Elle a envoyé une dizaine d’œuvres qui sont présentement exposées sur la galerie virtuelle de l’événement. Inspirée par la nature, Louise Daigle a proposé des représentations d’oiseaux ainsi que de paysages à la fois figuratifs et abstraits.

Une histoire d’artiste

Mme Daigle s’est mise à la peinture il y a près de 20 ans. Avant cela, elle a toujours été interpelée par les arts visuels, mais n’avait jamais pris le temps de développer cette passion.

«Depuis toute petite, je dessine et je fais du bricolage. J’étais meilleure en arts plastiques qu’à l’école. Je n’y étais pas allé à fond (dans les arts), car il y avait l’école, le gardiennage et ensuite, j’ai eu mon fils.»

Lorsque son fils a grandi, elle s’est vu avoir beaucoup plus de temps libre. C’était le signal pour commencer à pratiquer ce qui est maintenant devenu une passion.

Au départ, elle a d’abord appris par elle-même.
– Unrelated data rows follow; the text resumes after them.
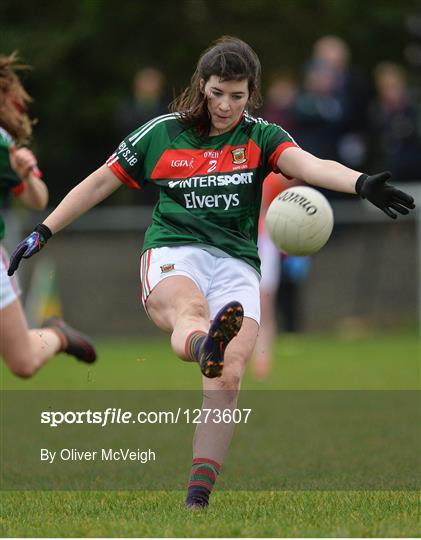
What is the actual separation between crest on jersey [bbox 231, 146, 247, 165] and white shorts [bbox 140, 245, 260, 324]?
0.47 m

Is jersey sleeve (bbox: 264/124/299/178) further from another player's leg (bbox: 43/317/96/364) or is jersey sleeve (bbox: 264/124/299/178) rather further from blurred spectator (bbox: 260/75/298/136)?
blurred spectator (bbox: 260/75/298/136)

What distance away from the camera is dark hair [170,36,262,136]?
19.9ft

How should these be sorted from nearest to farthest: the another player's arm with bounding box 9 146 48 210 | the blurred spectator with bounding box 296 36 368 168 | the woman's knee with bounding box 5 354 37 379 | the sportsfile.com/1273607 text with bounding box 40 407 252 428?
the woman's knee with bounding box 5 354 37 379 < the another player's arm with bounding box 9 146 48 210 < the sportsfile.com/1273607 text with bounding box 40 407 252 428 < the blurred spectator with bounding box 296 36 368 168

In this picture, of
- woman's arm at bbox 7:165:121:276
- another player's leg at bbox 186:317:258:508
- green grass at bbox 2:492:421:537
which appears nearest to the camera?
green grass at bbox 2:492:421:537

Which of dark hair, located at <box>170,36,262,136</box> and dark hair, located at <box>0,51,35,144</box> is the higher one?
dark hair, located at <box>170,36,262,136</box>

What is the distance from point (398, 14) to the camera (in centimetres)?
1883

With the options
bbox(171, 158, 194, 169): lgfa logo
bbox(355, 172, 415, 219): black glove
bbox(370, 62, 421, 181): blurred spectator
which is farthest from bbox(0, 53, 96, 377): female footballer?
→ bbox(370, 62, 421, 181): blurred spectator

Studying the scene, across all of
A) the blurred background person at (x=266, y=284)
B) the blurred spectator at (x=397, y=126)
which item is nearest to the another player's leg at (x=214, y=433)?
the blurred background person at (x=266, y=284)

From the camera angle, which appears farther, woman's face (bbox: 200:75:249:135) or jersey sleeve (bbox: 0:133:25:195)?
jersey sleeve (bbox: 0:133:25:195)

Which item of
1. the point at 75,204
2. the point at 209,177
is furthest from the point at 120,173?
the point at 209,177

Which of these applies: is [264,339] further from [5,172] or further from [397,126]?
[5,172]

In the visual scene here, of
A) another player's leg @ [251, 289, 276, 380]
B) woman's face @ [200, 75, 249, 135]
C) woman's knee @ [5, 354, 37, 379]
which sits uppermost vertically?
woman's face @ [200, 75, 249, 135]

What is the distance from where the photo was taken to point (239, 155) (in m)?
6.23

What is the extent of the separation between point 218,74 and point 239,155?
0.42 meters
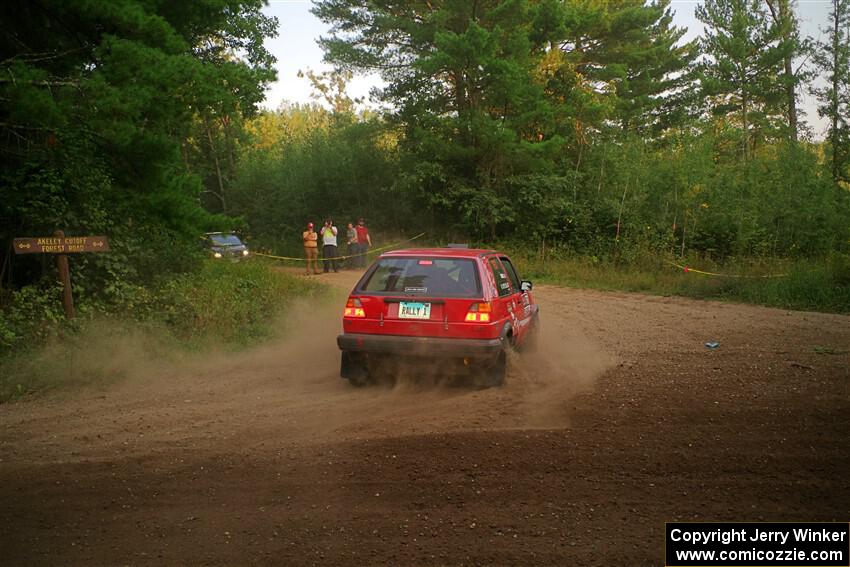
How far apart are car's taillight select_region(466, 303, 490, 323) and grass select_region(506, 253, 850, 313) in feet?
34.7

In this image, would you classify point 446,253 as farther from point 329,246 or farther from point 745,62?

Puis, une fois qu’elle a eu atteint un niveau stagnant, elle a décidé de suivre des cours avec une artiste professionnelle.

«J’ai commencé tranquillement. Pendant un an, j’ai travaillé de manière autodidacte. Je prenais des livres, je fouillais et à un moment je n’avançais plus. J’ai alors décidé de prendre cinq sessions de cours avec Solange Falardeau. J’ai repris un an à patauger dans mes affaires et à travailler toute seule. J’ai ensuite rencontré une aquarelliste qui m’a parlé de l’Atelier d’aquarelle de Québec. J’ai adhéré à l’association et j’y ai suivi des cours. J’y ai rencontré plein de gens qui m’ont permis d’avancer.»

L’artiste considère pouvoir développer plus facilement son potentiel lors de formation condensée plutôt que lors de sessions. «À partir du moment où j’ai commencé à prendre des ateliers intensifs de deux jours, j’ai beaucoup appris. On est vraiment dans le bain et ils ne nous ménagent pas. Ils nous sortent de notre zone de confort».

Louise Daigle a déjà plusieurs expositions à son actif ainsi que des prix remportés. Elle offre aussi des cours dans son propre atelier.

Aquarelle

Elle pratique la photographie et s’inspire de celle-ci pour créer ses œuvres. Grande amatrice de plein air, elle capture en images des paysages et des sujets à plume lors de ses sorties qui lui serviront de muse lors de ses sessions de création.

«J’ai fait beaucoup d’oiseaux au tout début. Je suis vraiment beaucoup en nature. Je pars des journées complètes avec mon sac à dos et ma caméra. C’est ce qui m’inspire à faire mes œuvres.»

Avec les années, l’artiste lévisienne a su développer ses techniques d’aquarelle et continue encore aujourd’hui à les peaufiner. Elle travaille sur papier yupo plutôt que sur le coton habituel que l’on connaît bien à l’aquarelle. Ce papier lui permet de jouer indéfiniment avec la couleur puisqu’il lui permet de les superposer, mais à la fois de les soustraire.

«Maintenant, je peaufine ma propre technique. C’est un mélange d’un peu tout le monde que j’ai rencontré. Des techniques que j’ai vues lors d’ateliers qui m’ont interpelé, par exemple, j’en fais un melting pot et j’essaie de me démarquer en essayant de développer ma propre technique.»

Elle conclut en expliquant qu’«un artiste c’est comme un livre ouvert. Ce que l’on met sur nos tableaux ce sont nos impressions et nos sentiments. Si on me pose une question sur un tableau, il y a toujours une histoire qui se cache derrière».

Lauréats

En ce qui concerne les autres récipiendaires de Village en Arts, le premier Prix Desjardins a été remporté par Odette Ducasse de Québec. Ce prix comprend 500 $ en bourse ainsi qu’une exposition solo à l’Espace culturel du Quartier Saint-Nicolas. Puis, Sylvie Brodeur de Saint-Antoine-de-Tilly est récipiendaire du deuxième prix avec une bourse de 300 $.

Les œuvres de Louise Daigle et des autres artistes se trouvent sur la galerie virtuelle du symposium Village en Arts au www.villageenarts.com.